Status: DRAFT
Author: jeffbrown@google.com
This document is a specification of the Fuchsia Interface Definition Language (FIDL) v2.0 data structure encoding.
See FIDL 2.0: Overview for more information about FIDL's overall purpose, goals, and requirements, as well as links to related documents.
WORK IN PROGRESS
A message is a contiguous data structure represented using the FIDL Wire Format, consisting of a single in-line primary object followed by a sequence of out-of-line secondary objects stored in traversal order.
Messages are aggregates of objects.
The primary object of a message is simply the first object it contains. It is always a struct of fixed size whose type (and size) is known from the context (such as by examining the method ordinal in the interface call header).
To store variable-size or optional data, the primary object may refer to secondary objects, such as string content, vector content, structs, and unions. Secondary objects are stored** out-of-line** sequentially in traversal order following the object which reference them. In encoded messages, the presence of secondary objects is marked by a flag. In decoded messages, the flags are substituted with pointers to their location in memory (or null pointers when absent).
Primary and secondary objects are 8-byte aligned and stored sequentially in traversal order without gaps other than the minimum required padding to maintain object alignment.
Objects may also contain in-line objects which are aggregated within the body of the containing object, such as embedded structs and fixed-size arrays of structs. The alignment factor of in-line objects is determined by the alignment factor of their most restrictive member.
In the following example, each Rect structure contains two Point objects which are stored in-line whereas each Region structure contains a vector with a variable number of Rect objects which are stored sequentially out-of-line. In this case, the secondary object is the vector's content (as a unit).

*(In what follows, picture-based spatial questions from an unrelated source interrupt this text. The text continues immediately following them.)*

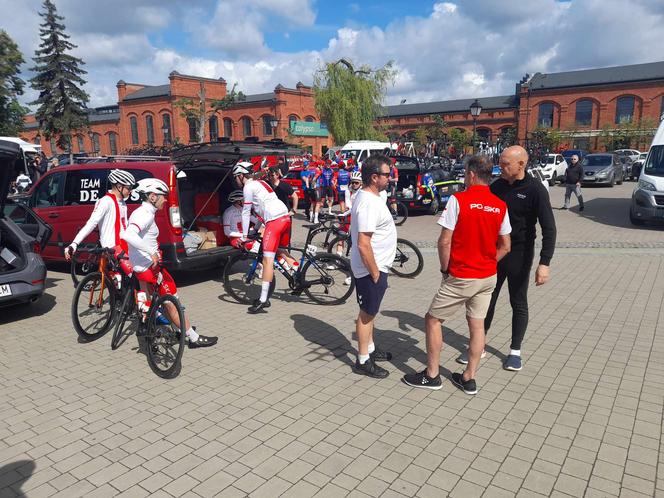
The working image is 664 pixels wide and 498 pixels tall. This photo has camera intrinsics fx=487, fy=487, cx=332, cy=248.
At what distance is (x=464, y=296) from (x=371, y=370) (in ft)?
3.85

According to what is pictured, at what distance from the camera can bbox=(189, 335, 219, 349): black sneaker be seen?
5184mm

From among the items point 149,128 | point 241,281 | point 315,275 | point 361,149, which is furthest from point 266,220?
point 149,128

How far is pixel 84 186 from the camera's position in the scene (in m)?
→ 7.85

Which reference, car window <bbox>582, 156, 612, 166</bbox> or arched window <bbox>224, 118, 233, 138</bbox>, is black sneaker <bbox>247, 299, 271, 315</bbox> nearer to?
car window <bbox>582, 156, 612, 166</bbox>

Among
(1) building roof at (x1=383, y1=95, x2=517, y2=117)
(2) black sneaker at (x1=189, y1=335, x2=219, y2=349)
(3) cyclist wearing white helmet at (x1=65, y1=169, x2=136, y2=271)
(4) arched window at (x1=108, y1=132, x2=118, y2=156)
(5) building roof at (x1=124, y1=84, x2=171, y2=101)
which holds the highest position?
(5) building roof at (x1=124, y1=84, x2=171, y2=101)

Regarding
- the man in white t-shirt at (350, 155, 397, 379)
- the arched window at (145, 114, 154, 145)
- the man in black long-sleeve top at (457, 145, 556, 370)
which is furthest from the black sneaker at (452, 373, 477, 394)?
the arched window at (145, 114, 154, 145)

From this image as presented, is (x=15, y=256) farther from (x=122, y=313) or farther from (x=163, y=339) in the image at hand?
(x=163, y=339)

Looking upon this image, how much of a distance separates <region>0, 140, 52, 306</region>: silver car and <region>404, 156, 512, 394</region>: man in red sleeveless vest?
4.88 m

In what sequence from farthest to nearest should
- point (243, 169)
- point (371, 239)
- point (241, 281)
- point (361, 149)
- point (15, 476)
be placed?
point (361, 149) → point (241, 281) → point (243, 169) → point (371, 239) → point (15, 476)

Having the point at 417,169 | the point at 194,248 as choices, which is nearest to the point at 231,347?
the point at 194,248

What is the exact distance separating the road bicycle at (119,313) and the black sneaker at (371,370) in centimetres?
163

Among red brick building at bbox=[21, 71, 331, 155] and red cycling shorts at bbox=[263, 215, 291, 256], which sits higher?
red brick building at bbox=[21, 71, 331, 155]

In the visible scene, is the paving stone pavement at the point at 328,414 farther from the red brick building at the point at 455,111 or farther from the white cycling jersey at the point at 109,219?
the red brick building at the point at 455,111

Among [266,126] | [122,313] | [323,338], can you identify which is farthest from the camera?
[266,126]
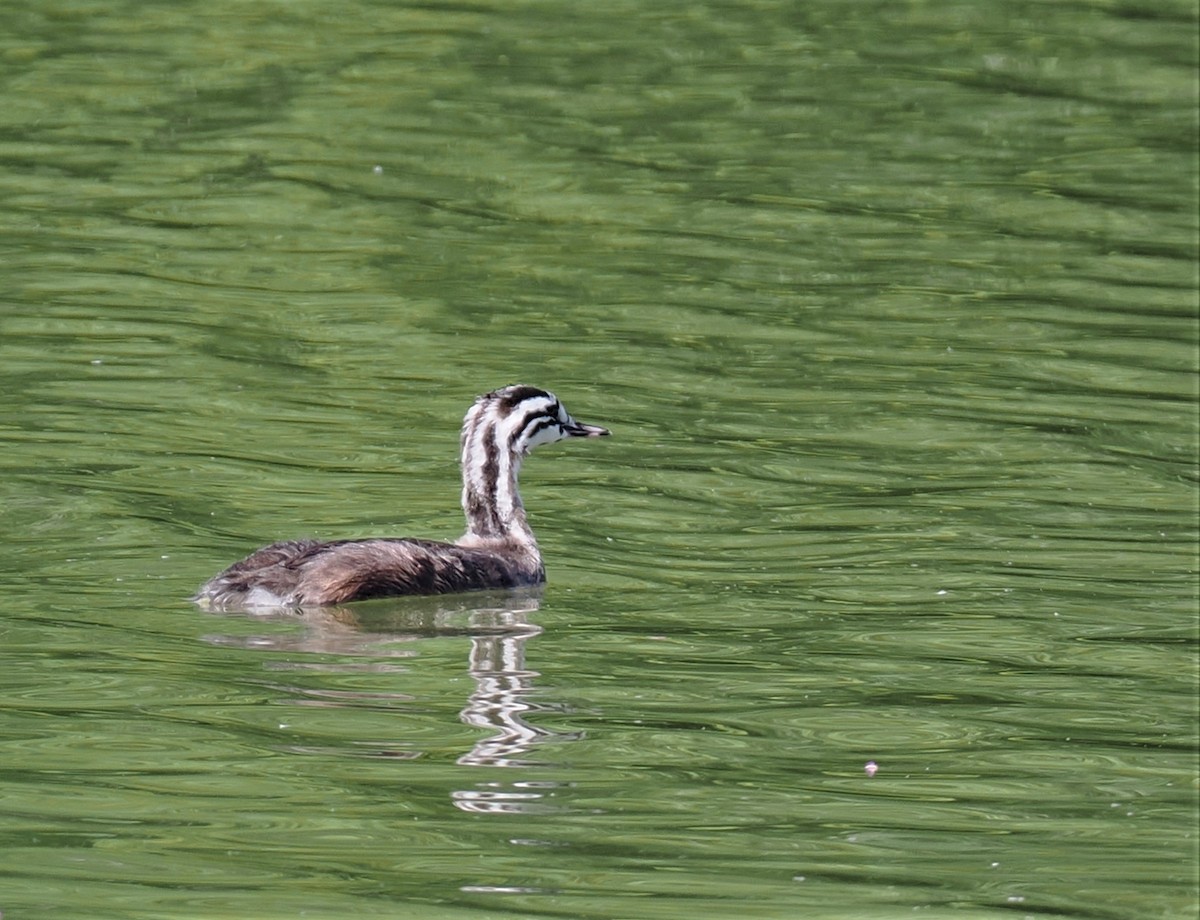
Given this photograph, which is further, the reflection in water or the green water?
the reflection in water

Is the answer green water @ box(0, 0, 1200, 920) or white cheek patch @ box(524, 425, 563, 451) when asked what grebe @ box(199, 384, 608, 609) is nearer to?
white cheek patch @ box(524, 425, 563, 451)

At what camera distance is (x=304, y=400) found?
1533 cm

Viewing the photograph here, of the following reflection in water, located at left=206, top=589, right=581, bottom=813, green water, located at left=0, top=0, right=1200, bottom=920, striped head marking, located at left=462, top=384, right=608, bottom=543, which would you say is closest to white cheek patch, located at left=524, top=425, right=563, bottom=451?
striped head marking, located at left=462, top=384, right=608, bottom=543

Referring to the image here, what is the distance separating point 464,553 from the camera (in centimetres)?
1218

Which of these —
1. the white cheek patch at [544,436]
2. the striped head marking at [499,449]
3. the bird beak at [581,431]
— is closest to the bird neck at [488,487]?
the striped head marking at [499,449]

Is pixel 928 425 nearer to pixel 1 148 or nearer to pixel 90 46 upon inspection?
pixel 1 148

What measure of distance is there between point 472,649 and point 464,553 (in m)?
1.21

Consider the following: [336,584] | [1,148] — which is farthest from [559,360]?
[1,148]

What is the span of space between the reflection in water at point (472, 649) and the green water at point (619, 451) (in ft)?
0.13

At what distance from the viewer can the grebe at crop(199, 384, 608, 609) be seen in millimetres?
11375

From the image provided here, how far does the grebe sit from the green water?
0.16 metres

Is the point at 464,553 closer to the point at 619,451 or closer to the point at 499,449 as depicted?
the point at 499,449

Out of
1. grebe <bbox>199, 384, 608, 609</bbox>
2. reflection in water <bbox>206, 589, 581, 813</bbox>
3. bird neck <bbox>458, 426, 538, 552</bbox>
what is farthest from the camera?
bird neck <bbox>458, 426, 538, 552</bbox>

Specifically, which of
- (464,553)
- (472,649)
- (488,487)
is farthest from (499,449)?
(472,649)
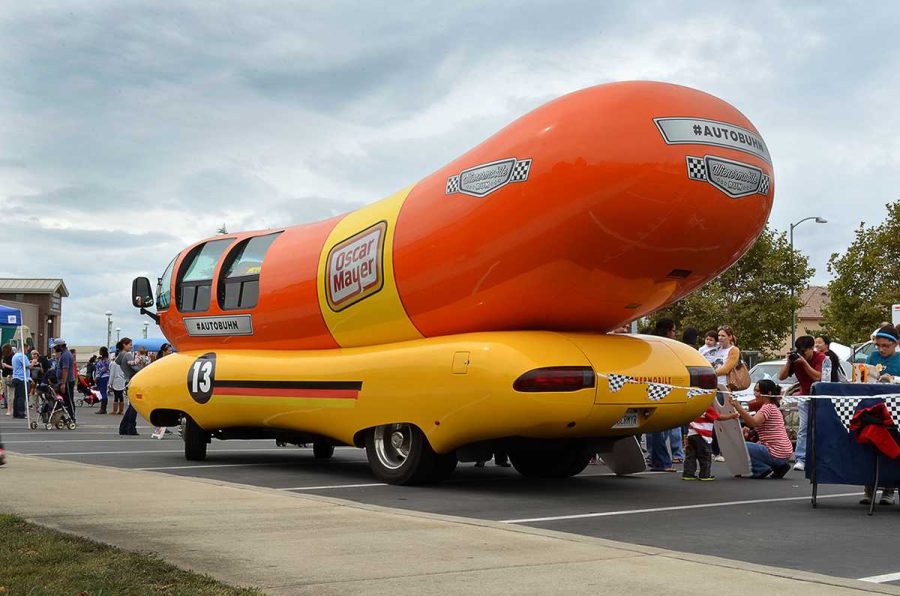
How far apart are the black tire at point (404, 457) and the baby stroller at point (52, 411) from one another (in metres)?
10.9

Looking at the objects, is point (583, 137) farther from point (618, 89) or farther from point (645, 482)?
point (645, 482)

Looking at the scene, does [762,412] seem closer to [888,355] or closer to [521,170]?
[888,355]

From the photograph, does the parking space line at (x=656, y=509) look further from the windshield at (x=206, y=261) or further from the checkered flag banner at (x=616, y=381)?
A: the windshield at (x=206, y=261)

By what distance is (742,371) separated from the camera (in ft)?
42.7

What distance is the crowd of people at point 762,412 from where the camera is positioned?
10.7 m

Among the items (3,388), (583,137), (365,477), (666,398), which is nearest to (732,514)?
(666,398)

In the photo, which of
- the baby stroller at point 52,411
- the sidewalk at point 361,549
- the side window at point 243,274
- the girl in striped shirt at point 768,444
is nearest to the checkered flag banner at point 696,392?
the girl in striped shirt at point 768,444

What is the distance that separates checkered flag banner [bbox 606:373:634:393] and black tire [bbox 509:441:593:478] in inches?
75.8

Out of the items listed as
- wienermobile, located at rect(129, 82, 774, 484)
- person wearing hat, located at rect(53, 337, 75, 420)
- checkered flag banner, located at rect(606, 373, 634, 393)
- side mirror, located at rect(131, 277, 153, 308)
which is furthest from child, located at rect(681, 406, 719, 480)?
person wearing hat, located at rect(53, 337, 75, 420)

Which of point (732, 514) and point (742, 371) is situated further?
point (742, 371)

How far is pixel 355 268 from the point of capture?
10.6 meters

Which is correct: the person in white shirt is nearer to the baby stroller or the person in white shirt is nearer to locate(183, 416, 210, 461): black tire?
locate(183, 416, 210, 461): black tire

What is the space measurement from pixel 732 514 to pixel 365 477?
169 inches

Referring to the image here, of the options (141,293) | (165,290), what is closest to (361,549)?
(165,290)
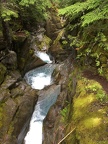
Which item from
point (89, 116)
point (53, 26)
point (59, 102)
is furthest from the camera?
point (53, 26)

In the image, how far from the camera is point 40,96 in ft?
45.1

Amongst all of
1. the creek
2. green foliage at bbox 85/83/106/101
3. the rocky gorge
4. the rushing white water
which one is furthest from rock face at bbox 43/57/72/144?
the rushing white water

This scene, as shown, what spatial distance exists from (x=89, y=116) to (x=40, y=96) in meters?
6.81

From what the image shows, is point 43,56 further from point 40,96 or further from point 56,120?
point 56,120

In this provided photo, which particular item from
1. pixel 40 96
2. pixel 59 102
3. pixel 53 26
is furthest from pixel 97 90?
pixel 53 26

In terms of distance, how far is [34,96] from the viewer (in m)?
13.2

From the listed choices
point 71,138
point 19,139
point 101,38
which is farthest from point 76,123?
point 101,38

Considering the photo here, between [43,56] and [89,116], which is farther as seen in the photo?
[43,56]

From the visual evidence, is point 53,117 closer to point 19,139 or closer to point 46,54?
point 19,139

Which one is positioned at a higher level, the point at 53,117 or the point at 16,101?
the point at 16,101

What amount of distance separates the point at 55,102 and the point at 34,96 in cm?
178

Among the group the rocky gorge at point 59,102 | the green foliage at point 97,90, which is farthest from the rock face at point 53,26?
the green foliage at point 97,90

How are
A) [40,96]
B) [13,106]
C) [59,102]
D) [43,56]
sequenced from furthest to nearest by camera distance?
[43,56], [40,96], [59,102], [13,106]

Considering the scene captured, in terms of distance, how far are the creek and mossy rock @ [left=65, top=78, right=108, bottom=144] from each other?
384 centimetres
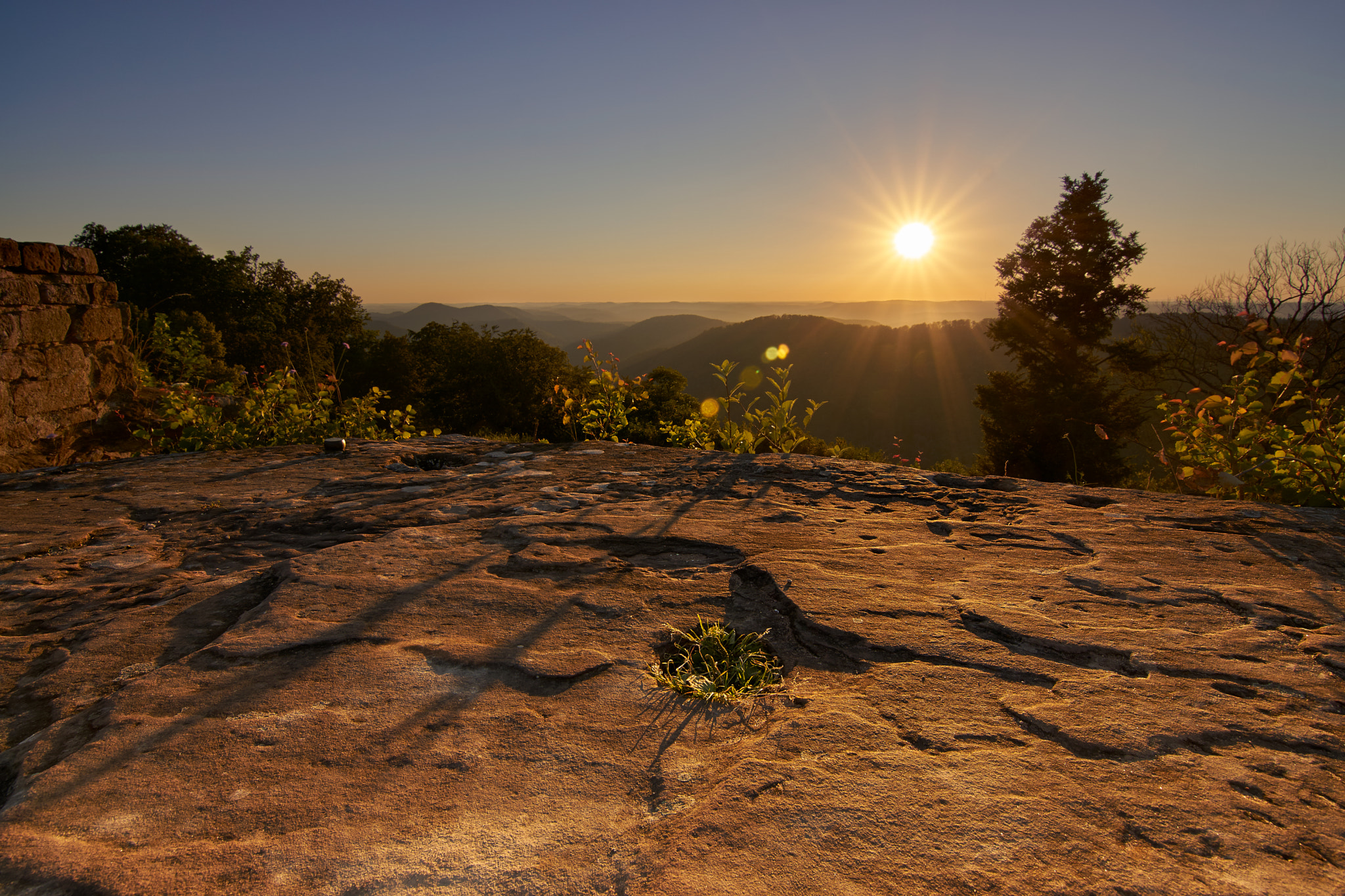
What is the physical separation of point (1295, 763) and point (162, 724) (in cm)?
202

struct Region { vector<Rect> rects; }; struct Rect { Point top_left; Point bottom_right; }; struct Point { uint32 x, y; };
The traversal order of a message is a determined by a recursive depth-first walk of all of the objects it contains, as obtained by following the chain of references.
Given the following structure:
struct Cart { vector<Item> items; }; struct Item { Product product; uint32 quantity; }; struct Product { string sku; string name; string? description; uint32 price; };
The depth-first traversal order for a Cart message is defined by the following pseudo-code:
visit Cart: for each Item in Cart.items vector data: visit Item.product: visit Product.sku visit Product.name visit Product.description visit Product.price visit Item.quantity
The same message content can be expressed in two forms -- encoded and decoded -- which have the same size and overall layout but differ in terms of their representation of pointers (memory addresses) or handles (capabilities).
FIDL is designed such that encoding and decoding of messages can occur in place in memory assuming that objects have been stored in traversal order.
The representation of encoded messages is unambiguous. There is exactly one possible encoding for all messages of the same type with the same content.
An encoded message has been prepared for transfer to another process: it does not contain pointers (memory addresses) or handles (capabilities).
During encoding…
The resulting encoding message and handle vector can then be sent to another process using ZX_channel_call() or a similar IPC mechanism.
A decoded message has been prepared for use within a process's address space: it may contain pointers (memory addresses) or handles (capabilities).
During decoding...
The resulting decoded message is ready to be consumed directly from memory.
The following primitive types are supported:
Category | Types |
---|---|
Boolean | bool |
Signed integer | int8 int16 int32 int64 |
Unsigned integer | uint8 uint16 uint32 uint64 |
IEEE 754 Floating-point | float32 float64 |
Number types are suffixed with their size in bits, bool
is 1 byte.
From the perspective of the wire format, enums are just fancy names for primitive types.
For example, an enum whose underlying type is int32 is stored in exactly the same way as any ordinary int32 would be.
Arrays are denoted:
T can be any FIDL type.
Variable-length sequence of UTF-8 encoded characters representing text.
Nullable; null strings and empty strings are distinct.
Can specify a maximum size, eg. string:40 for a maximum 40 byte string.
String content does not have a null-terminator.[^1]
Stored as a 16 byte record consisting of:
When encoded for transfer, data indicates presence of content:
When decoded for consumption, data is a pointer to content.
Strings are denoted as follows:
Vectors are denoted as follows:
T can be any FIDL type.
Transfers a Zircon capability by handle value.
Stored as a 32-bit unsigned integer.
Nullable by encoding as a zero-valued[^2] handle (equivalent to ZX_HANDLE_INVALID).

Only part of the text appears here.